Background: Statins, among the most widely prescribed medications worldwide, inhibit the mevalonate pathway and are well-established in cardiovascular disease prevention. Increasing interest has focused on their potential anticancer effects through interference with metabolic processes essential to tumor growth. While prior studies have examined associations between statin use and cancer risk, findings have been variable, and their role in hematologic malignancies remains unclear. This study investigates the association between statin use and the risk of developing acute myeloid leukemia (AML) in patients with ischemic heart disease or hyperlipidemia.

Methods: Using TriNetX, a global federated health research network encompassing 152 healthcare organizations, we conducted a retrospective observational study comparing AML incidence among statin users and non-users. Adults with a history of ischemic heart disease or hyperlipidemia were identified and separated into two cohorts based on statin exposure: Cohort 1 included individuals with no prior statin use, and Cohort 2 included those who had been prescribed statins. Patients with a prior diagnosis of AML, a history of other malignancies, or previous exposure to chemotherapy or radiation were excluded. Propensity score matching (PSM) was applied based on age, sex, race, and ethnicity, resulting in two balanced cohorts (n=4,837,765 each). The primary outcome was incident AML; secondary analysis assessed overall survival. Risk ratios, hazard ratios, and Kaplan-Meier survival curves were generated to compare time-to-event outcomes between groups.

Results: Before matching, Cohort 1 (no statin use) included 8,760,690 patients, and Cohort 2 (statin use) included 4,925,828 patients. After propensity score matching (PSM) on age, sex, race, and ethnicity, both cohorts included 4,837,765 patients with well-balanced baseline characteristics. The mean age was 63.6 vs. 63.5 years, the proportion of male patients was 52.1% vs. 52.5%, and standardized differences for racial and ethnic distributions were all < 0.04. The incidence of AML was higher in the non-statin cohort (27.1 per 100,000) compared to the statin cohort (17.7 per 100,000), corresponding to 1,312 vs. 858 cases and a risk ratio of 1.53 (95% CI: 1.40-1.67; p<0.001). The hazard ratio for AML was 1.60 (95% CI: 1.47-1.75), reflecting a 60% increased risk in non-statin users. Kaplan-Meier analysis also demonstrated a statistically significant survival advantage in the statin group (99.91% vs. 99.82%; p<0.001).
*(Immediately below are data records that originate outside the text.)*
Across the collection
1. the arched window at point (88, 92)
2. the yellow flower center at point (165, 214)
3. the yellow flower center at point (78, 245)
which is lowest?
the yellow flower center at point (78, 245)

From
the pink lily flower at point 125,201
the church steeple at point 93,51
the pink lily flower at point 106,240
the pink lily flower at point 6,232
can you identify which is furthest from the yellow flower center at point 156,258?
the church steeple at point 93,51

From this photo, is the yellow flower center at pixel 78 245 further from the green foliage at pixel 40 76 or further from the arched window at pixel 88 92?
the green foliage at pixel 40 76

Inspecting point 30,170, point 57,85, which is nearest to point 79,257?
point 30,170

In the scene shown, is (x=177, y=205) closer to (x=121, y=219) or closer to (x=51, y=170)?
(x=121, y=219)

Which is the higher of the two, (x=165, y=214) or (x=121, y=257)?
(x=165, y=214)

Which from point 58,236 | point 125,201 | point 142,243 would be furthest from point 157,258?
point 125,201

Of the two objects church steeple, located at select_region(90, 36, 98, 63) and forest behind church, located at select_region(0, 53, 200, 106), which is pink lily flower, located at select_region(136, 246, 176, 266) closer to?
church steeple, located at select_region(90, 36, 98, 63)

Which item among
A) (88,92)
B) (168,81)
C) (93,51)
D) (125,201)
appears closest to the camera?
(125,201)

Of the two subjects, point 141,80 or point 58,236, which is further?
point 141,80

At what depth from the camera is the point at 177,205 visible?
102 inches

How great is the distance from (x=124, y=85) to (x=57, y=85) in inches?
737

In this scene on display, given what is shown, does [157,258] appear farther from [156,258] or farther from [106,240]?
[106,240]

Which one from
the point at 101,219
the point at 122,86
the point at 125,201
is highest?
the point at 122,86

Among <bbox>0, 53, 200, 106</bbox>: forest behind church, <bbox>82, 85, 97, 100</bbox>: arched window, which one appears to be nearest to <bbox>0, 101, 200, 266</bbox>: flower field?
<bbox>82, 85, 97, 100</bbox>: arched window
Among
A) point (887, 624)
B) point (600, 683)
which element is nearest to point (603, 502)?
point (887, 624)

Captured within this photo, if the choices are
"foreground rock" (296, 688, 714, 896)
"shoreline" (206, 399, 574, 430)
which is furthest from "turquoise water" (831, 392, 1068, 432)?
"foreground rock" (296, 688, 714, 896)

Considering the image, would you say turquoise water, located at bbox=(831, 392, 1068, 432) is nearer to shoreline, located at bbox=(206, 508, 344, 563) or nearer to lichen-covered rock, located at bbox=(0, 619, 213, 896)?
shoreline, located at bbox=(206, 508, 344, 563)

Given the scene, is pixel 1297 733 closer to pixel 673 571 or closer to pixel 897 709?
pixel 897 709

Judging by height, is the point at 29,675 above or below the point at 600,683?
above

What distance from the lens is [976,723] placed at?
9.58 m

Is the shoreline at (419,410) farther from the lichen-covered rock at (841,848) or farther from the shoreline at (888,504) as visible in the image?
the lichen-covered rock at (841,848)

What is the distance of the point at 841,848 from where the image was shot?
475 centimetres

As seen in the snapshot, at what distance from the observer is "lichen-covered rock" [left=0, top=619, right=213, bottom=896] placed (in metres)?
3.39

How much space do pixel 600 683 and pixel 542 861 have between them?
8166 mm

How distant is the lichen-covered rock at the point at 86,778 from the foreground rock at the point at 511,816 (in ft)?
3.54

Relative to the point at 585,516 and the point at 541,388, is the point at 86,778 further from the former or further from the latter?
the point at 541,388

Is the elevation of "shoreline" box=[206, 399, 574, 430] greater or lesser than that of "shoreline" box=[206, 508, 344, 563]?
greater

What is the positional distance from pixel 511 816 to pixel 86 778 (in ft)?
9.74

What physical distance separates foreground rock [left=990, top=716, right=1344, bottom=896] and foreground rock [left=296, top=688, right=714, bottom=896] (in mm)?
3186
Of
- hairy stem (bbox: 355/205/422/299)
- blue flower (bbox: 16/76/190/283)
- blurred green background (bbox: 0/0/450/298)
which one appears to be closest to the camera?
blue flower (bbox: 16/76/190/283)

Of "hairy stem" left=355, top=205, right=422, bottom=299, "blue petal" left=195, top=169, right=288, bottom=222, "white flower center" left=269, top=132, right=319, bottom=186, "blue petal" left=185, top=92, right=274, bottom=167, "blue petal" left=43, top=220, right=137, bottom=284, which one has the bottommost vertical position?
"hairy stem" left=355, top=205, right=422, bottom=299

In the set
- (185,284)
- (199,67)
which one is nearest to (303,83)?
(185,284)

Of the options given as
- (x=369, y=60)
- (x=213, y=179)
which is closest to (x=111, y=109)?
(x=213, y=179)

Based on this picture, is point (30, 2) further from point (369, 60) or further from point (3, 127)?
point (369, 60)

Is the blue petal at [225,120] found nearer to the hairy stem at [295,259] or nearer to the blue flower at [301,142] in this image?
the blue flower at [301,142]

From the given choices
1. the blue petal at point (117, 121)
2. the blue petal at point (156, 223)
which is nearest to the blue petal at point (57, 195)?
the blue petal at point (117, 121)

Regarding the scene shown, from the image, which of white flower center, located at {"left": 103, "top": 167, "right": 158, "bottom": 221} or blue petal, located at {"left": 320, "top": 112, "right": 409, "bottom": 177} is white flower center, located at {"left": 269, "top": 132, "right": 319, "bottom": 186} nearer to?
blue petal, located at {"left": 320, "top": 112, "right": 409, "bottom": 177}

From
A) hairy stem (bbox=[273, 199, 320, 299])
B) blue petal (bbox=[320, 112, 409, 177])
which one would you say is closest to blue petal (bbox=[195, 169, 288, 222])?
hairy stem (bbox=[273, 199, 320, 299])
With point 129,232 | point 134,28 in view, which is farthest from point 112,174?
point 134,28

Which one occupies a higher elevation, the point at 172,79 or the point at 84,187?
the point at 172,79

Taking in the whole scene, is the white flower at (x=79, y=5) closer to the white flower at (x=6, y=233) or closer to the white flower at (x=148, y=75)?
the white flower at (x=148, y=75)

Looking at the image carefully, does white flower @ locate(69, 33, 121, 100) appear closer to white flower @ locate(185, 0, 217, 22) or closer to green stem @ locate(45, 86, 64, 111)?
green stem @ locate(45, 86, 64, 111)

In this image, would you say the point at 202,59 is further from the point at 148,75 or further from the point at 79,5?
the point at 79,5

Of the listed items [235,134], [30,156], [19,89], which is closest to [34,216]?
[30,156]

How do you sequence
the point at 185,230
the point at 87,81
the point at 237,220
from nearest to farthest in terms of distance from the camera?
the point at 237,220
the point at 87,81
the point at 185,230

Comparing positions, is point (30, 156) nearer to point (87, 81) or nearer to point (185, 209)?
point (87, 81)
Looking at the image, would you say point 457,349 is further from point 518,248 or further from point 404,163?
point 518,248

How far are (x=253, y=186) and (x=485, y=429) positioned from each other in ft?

Conclusion: In this large, real-world cohort of nearly 10 million patients, statin use was associated with a significant reduction in AML risk. Given statins' favorable safety profile and widespread use, even modest reductions in AML risk may carry important population-level implications. These findings support the need for further investigation through mechanistic studies and prospective trials to better understand whether statins may have a role in leukemia prevention.